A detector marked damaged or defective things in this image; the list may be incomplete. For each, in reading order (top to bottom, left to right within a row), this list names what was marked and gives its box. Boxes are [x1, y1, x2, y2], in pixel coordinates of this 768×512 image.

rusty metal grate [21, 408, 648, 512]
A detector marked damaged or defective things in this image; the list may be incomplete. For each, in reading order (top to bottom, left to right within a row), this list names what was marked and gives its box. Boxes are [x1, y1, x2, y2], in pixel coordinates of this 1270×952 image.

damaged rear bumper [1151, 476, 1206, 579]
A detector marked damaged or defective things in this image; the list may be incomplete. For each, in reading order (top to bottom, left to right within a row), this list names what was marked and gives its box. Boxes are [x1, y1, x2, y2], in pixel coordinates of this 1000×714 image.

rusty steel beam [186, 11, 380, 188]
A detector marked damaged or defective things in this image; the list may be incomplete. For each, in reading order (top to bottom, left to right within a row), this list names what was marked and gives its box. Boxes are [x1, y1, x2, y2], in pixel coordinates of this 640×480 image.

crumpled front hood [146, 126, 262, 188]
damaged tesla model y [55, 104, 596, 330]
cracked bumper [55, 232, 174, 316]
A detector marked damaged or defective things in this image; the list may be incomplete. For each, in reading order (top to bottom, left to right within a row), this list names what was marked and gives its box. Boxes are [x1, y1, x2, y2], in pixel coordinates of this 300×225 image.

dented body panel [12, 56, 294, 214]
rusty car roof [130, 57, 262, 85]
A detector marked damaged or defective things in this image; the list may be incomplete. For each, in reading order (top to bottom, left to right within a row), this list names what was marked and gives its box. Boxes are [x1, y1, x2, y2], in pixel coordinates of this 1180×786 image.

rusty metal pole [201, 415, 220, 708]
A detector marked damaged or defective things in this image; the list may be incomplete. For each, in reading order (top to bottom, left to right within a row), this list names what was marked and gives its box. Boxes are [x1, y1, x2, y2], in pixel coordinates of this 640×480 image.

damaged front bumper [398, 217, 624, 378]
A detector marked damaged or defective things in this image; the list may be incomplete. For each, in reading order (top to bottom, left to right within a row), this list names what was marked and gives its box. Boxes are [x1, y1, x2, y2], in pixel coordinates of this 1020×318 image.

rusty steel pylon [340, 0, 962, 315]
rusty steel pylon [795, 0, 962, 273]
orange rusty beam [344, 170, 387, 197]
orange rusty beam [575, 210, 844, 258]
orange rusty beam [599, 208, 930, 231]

--*--

▶ _Your goal_
Please repeat each entry exactly as written.

▶ _Result_
A detector marked damaged or defective things in this image; the list may be incomplete. For each, in reading order (top to bottom, left to right within a row), this list names what was marked and gives its box. Boxes are [x1, y1, x2, y2], in pixel coordinates of this 768×512 image.

rusty metal grate [21, 408, 648, 512]
A detector marked damaged or defective things in this image; the list may be incomplete. For each, in reading order (top to bottom, left to right within a row), this list names what was marked and gives its box. Boxes are [x1, y1, x2, y2], in pixel coordinates of this 1270×952 image.

damaged rear bumper [1151, 476, 1206, 579]
A detector marked damaged or defective things in this image; the list may be incomplete. For each, in reading order (top to bottom, left to right within a row), this list names what was marked and gives its box. Boxes are [x1, y1, x2, y2], in pixel coordinates of this 1000×714 image.

rusty steel beam [186, 11, 380, 188]
A detector marked damaged or defective things in this image; the list may be incomplete. For each, in reading order (top to bottom, left to right within a row), this list names what was marked and gives its box. Boxes are [x1, y1, x2, y2], in pixel coordinates of this 640×480 image.

crumpled front hood [146, 126, 262, 188]
damaged tesla model y [55, 104, 596, 330]
cracked bumper [55, 232, 174, 316]
A detector marked damaged or defective things in this image; the list may be incomplete. For each, in reading order (top to bottom, left to right within a row), this list names what was marked and gives its box. Boxes are [x1, y1, x2, y2], in pixel coordinates of this 300×225 image.

dented body panel [12, 56, 294, 214]
rusty car roof [130, 57, 262, 85]
A detector marked damaged or defective things in this image; the list may be incomplete. For each, in reading order (top to bottom, left to right within a row), this list names what was marked and gives its box. Boxes are [x1, y1, x2, y2], in pixel coordinates of this 1180×786 image.

rusty metal pole [201, 415, 220, 708]
A detector marked damaged or defective things in this image; the list may be incomplete. For each, in reading order (top to bottom, left to right within a row), this list names what was marked and gives its box. Boxes are [x1, y1, x2, y2], in pixel coordinates of this 640×480 image.

damaged front bumper [398, 217, 624, 378]
A detector marked damaged or defective things in this image; the list may be incomplete. For each, in reading order (top to bottom, left to right within a row), this list names what was marked and gives its box. Boxes are [x1, y1, x2, y2], in pixel coordinates of this 1020×318 image.

rusty steel pylon [340, 0, 962, 315]
rusty steel pylon [795, 0, 962, 273]
orange rusty beam [344, 170, 387, 197]
orange rusty beam [575, 210, 844, 258]
orange rusty beam [599, 208, 930, 231]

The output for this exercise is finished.